4 Şubat 2013 Pazartesi

Mark Kozelek


KARANLIK VE HÜZÜNLÜ PARÇALANMALAR
Kısaca, Mark Kozelek, Red House Painters ve Sun Kil Moon.

                                                                İllüstrasyon: Burak Beceren(Bant)       

            Mark Kozelek’in hayata dair söylediklerine bugüne kadar hep kulak verdik. Sanki yapmak istediklerimizi ama yapamadıklarımızı dile getirircesine yanında uzandık şarkılarının, başka dünyalara kaçmak istercesine… Sun Kil Moon, Red House Painters ve Mark Kozelek. Bu üçlü hayatımıza öylesine işlenmiş ki, onları öylesine kanıksamışız ki… Red House Painters ile yolculuğa başlayan Mark Kozelek’in zaman içerisinde oluşturduğu solo projeleri dışında Sun Kil Moon’un yeni albümü “April”, 1 Nisan’da piyasaya sürüldü ve sanki ilkbahar, sonbahardan çaldığı hüzünleri üstümüze yağdırdı.

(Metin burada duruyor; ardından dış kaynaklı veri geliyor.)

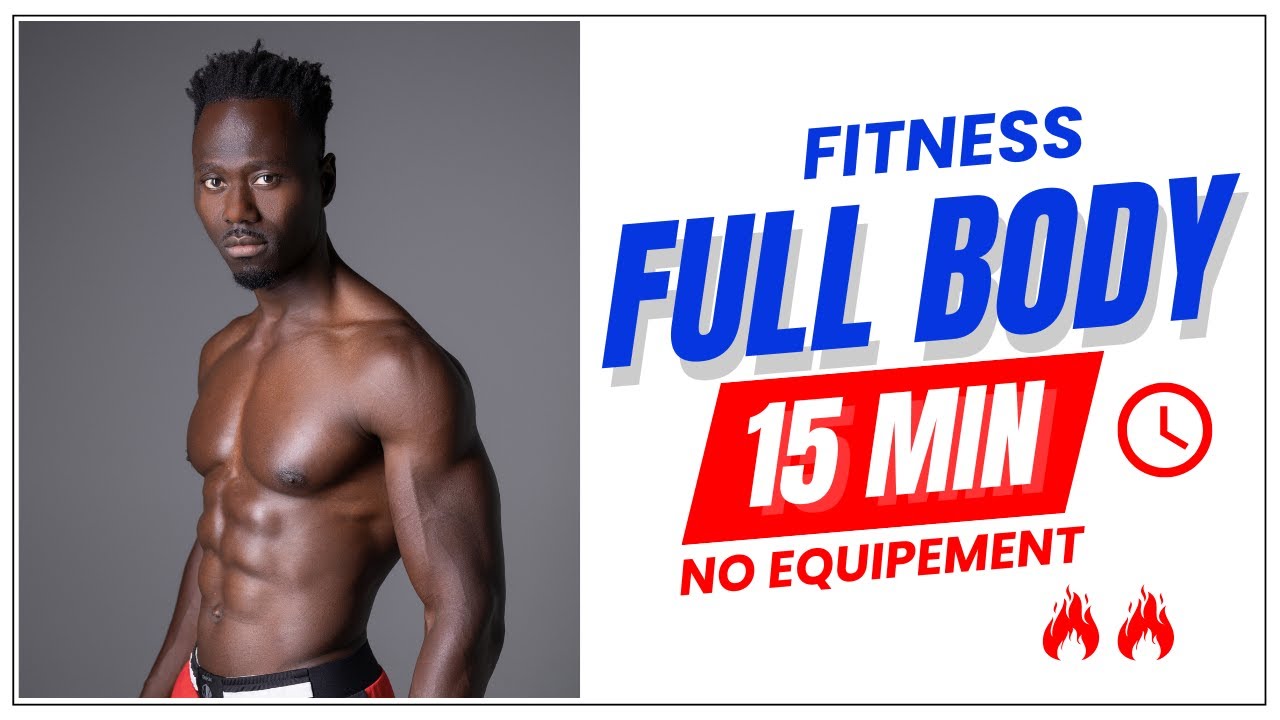 15 MIN - FULL BODY - HOME WORKOUT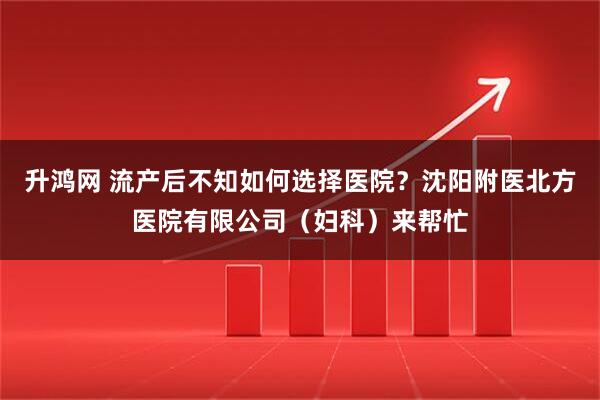 升鸿网 流产后不知如何选择医院？沈阳附医北方医院有限公司（妇科）来帮忙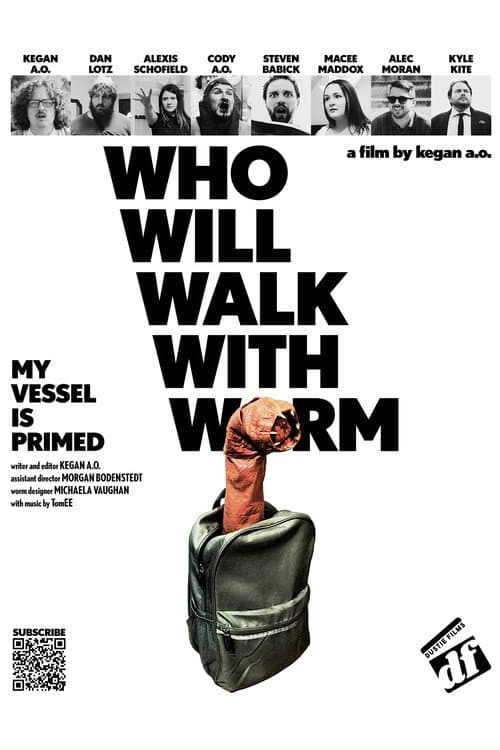 WHO WILL WALK WITH WORM (2025) poster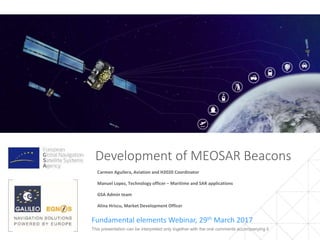 Development of MEOSAR Beacons
Fundamental Elements Webinar, 29th March 2017
Carmen Aguilera, Aviation and H2020 Coordinator
Manuel Lopez, Technology officer – Maritime and SAR applications
Alexandru Sterian, Financial Officer
Alina Hriscu, Market Development Officer
1This presentation can be interpreted only together with the oral comments accompanying it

Kozelek çok ilginç bir insan. Üretken ve sıra dışı bir şarkı yazarı olmasının yanı sıra Kiss şarkıları da yorumlayan birisi. Dahası bir AC/DC fanatiği ve 2001 yılında sadece AC/DC şarkılarından oluşan “What’s Next To The Moon” adlı kısa bir albüm yayımlamışlığı var. Sadece bununla da yetinmiş değil; Sun Kil Moon adı altında yayımladığı “Tiny Cities” albümü indie rock’ın kült isimlerinden Modest Mouse’un şarkılarının yorumlarından oluşuyor. Kozelek ayrıca sıkı bir John Denver, Cat Stevens, Neil Young ve Will Oldham hayranı… Biz onu böyle tanımışken geçmişine doğru gittiğimizde ise Cameron Crowe imzalı “Almost Famous” filminde hayali grup Stillwater’ın pek aktif olmayan üyesi Larry Fellows’u canlandırmış olmasıyla tanıyoruz. Sinemayla olan ilişkisi de “Almost Famous” ile sınırlı değil, “Shopping Girl”, “The Trials of Darryl Hunt” ve “Vanilla Sky” şarkılarını vermeyi ihmal etmediği filmlerden yalnızca birkaçı.
Mark Kozelek
            Mark Kozelek, Red House Painters ile yaptıklarını bugün Sun Kil Moon ile devam ettiriyor. Müzikal olarak belki daha sert takılıyor ama beslendikleri yerler hep aynı; insan varlığının karanlık, duygusal ve hüzünlü parçalanmaları, yol hikâyeleri, aşk acıları, depresyonlar, kırık dökük hatıralar… Netice ise, soğuk ve yağmurlu bir günün sonunda oluşan Kozelek inlemeleri… Kendisi bu müziği ortaya çıkarırken, bizi de  “dinlerken imge kurun” nidalarının eşliğinde hayatın kucağına çekip çıkartıyor. Dinlerken ister istemez imgeler bizi bırakmıyor. Tren rayları, yağmurlu soluk akşamlar, bitip tükenmeyen yollar, soğuk yalnızlıklar, yalnız bırakılmış şehirler, puslu camlara yaslanıp hayal kuruşlar bu minimalist ve melankolik folk ezgilerini insan ruhunun dehlizlerinde dolaştırıveriyor. Sanki bir Mark Eitzel, bir Elliott Smith, bir de Nick Drake hüznü hâkim şarkılarına… Sun Kil Moon’un son albümü “April” piyasaya sürüldü ve bu albümle anladık ki, dinleyebilmek için Kozelek’e ait geçmişe şöyle bir takılmak gerekiyor ki buna daha sonra değineceğiz.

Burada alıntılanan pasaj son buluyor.